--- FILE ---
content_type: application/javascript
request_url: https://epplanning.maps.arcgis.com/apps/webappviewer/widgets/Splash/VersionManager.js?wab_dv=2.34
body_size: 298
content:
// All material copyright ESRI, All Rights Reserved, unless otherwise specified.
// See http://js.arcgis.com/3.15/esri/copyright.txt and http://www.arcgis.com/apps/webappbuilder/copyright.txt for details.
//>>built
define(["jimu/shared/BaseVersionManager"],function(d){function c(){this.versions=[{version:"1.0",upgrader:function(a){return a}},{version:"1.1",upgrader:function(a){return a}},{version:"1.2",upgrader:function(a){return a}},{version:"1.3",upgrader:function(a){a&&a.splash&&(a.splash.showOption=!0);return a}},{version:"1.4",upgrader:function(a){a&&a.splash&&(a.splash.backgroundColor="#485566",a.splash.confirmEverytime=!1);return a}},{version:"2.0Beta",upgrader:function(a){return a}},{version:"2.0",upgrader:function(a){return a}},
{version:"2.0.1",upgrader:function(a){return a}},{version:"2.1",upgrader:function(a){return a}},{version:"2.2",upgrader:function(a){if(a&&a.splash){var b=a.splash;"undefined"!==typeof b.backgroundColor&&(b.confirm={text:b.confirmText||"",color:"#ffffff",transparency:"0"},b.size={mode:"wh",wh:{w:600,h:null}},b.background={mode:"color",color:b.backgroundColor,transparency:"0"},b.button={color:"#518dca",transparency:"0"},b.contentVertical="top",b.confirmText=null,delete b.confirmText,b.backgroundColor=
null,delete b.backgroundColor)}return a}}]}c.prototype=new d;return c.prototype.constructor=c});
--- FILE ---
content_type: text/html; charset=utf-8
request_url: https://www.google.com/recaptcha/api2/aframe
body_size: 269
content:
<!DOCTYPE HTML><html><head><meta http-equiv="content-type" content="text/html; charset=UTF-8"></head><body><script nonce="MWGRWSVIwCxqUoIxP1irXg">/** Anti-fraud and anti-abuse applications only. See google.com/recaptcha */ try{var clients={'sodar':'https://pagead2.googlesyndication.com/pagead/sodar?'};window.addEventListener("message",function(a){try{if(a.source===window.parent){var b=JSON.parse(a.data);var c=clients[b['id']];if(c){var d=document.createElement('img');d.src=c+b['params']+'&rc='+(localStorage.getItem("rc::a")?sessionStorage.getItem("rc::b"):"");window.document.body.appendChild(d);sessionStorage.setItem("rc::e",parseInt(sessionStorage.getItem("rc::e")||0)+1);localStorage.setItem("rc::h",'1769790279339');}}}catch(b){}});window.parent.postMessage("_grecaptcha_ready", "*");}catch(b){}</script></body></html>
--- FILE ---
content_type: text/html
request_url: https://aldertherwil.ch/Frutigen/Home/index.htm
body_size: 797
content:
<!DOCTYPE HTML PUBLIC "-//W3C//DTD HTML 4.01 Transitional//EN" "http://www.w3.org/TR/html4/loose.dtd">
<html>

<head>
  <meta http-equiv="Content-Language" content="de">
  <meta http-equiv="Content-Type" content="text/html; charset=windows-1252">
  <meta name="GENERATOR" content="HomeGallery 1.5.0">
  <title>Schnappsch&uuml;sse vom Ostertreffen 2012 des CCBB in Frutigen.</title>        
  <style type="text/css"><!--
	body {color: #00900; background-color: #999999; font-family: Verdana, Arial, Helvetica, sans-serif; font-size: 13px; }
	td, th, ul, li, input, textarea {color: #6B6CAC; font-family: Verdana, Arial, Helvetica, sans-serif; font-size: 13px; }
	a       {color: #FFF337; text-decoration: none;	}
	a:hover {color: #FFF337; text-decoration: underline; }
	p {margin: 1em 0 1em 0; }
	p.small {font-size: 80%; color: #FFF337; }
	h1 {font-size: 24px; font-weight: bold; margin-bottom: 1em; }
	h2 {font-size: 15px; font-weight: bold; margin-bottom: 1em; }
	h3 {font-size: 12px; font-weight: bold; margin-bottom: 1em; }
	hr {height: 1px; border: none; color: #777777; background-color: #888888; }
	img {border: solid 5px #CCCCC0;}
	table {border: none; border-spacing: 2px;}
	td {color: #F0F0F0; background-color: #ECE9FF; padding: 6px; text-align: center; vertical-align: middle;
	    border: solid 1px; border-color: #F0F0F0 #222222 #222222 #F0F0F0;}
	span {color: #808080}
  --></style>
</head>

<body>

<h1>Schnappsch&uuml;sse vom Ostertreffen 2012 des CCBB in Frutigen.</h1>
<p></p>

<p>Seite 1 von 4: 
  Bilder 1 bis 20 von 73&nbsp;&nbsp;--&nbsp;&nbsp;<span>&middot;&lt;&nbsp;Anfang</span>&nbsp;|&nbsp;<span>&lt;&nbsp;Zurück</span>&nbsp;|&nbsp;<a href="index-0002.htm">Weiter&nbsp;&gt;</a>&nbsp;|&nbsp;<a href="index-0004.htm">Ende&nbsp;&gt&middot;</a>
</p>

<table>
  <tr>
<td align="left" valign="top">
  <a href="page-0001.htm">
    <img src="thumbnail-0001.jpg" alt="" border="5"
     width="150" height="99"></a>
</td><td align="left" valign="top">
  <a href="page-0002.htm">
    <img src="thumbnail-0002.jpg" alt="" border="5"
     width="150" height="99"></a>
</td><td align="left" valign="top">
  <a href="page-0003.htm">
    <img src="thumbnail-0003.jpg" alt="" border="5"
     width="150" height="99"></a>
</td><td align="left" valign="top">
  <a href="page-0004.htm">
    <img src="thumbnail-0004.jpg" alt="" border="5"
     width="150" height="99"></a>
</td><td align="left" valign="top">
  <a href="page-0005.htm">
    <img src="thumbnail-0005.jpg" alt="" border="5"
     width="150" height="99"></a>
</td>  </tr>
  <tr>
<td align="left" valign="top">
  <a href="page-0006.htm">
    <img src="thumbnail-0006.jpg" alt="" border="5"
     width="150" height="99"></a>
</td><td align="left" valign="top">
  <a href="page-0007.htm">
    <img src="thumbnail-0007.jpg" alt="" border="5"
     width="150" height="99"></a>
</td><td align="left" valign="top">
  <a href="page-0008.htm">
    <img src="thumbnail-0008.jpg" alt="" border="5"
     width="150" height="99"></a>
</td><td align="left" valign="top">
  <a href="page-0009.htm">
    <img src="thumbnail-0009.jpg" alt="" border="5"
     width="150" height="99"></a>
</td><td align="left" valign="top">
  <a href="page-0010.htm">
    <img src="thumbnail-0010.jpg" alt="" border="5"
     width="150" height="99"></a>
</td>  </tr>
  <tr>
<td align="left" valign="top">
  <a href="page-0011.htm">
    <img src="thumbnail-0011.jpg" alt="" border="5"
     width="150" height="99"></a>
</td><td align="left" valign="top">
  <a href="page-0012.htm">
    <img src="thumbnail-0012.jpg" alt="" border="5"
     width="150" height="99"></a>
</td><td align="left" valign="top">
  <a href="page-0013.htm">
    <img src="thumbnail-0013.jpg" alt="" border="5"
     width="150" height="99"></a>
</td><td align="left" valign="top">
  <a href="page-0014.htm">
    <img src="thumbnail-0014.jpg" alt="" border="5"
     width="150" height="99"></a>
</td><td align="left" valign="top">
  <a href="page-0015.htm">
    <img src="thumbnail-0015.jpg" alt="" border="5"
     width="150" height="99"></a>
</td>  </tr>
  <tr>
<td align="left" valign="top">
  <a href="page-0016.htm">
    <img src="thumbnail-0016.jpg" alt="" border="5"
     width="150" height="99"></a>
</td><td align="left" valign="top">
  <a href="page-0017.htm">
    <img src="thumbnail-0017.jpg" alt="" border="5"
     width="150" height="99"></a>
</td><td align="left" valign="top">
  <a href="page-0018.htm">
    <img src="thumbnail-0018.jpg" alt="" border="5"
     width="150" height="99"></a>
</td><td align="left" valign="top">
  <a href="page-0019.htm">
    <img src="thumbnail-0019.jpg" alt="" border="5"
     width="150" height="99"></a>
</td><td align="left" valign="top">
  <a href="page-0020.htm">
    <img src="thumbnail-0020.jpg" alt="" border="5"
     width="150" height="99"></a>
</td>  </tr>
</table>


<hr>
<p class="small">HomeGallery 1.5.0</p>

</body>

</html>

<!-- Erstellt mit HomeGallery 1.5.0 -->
-.-.-
* YOUR TASK *
Set down, from the entries above, exactly the lines from the one with "<!DOCTYPE HTML PUBLIC" up to and including the one with "<p>Seite 1 von", and no other lines.

* RESPONSE *
<!DOCTYPE HTML PUBLIC "-//W3C//DTD HTML 4.01 Transitional//EN" "http://www.w3.org/TR/html4/loose.dtd">
<html>

<head>
  <meta http-equiv="Content-Language" content="de">
  <meta http-equiv="Content-Type" content="text/html; charset=windows-1252">
  <meta name="GENERATOR" content="HomeGallery 1.5.0">
  <title>Schnappsch&uuml;sse vom Ostertreffen 2012 des CCBB in Frutigen.</title>        
  <style type="text/css"><!--
	body {color: #00900; background-color: #999999; font-family: Verdana, Arial, Helvetica, sans-serif; font-size: 13px; }
	td, th, ul, li, input, textarea {color: #6B6CAC; font-family: Verdana, Arial, Helvetica, sans-serif; font-size: 13px; }
	a       {color: #FFF337; text-decoration: none;	}
	a:hover {color: #FFF337; text-decoration: underline; }
	p {margin: 1em 0 1em 0; }
	p.small {font-size: 80%; color: #FFF337; }
	h1 {font-size: 24px; font-weight: bold; margin-bottom: 1em; }
	h2 {font-size: 15px; font-weight: bold; margin-bottom: 1em; }
	h3 {font-size: 12px; font-weight: bold; margin-bottom: 1em; }
	hr {height: 1px; border: none; color: #777777; background-color: #888888; }
	img {border: solid 5px #CCCCC0;}
	table {border: none; border-spacing: 2px;}
	td {color: #F0F0F0; background-color: #ECE9FF; padding: 6px; text-align: center; vertical-align: middle;
	    border: solid 1px; border-color: #F0F0F0 #222222 #222222 #F0F0F0;}
	span {color: #808080}
  --></style>
</head>

<body>

<h1>Schnappsch&uuml;sse vom Ostertreffen 2012 des CCBB in Frutigen.</h1>
<p></p>

<p>Seite 1 von 4: 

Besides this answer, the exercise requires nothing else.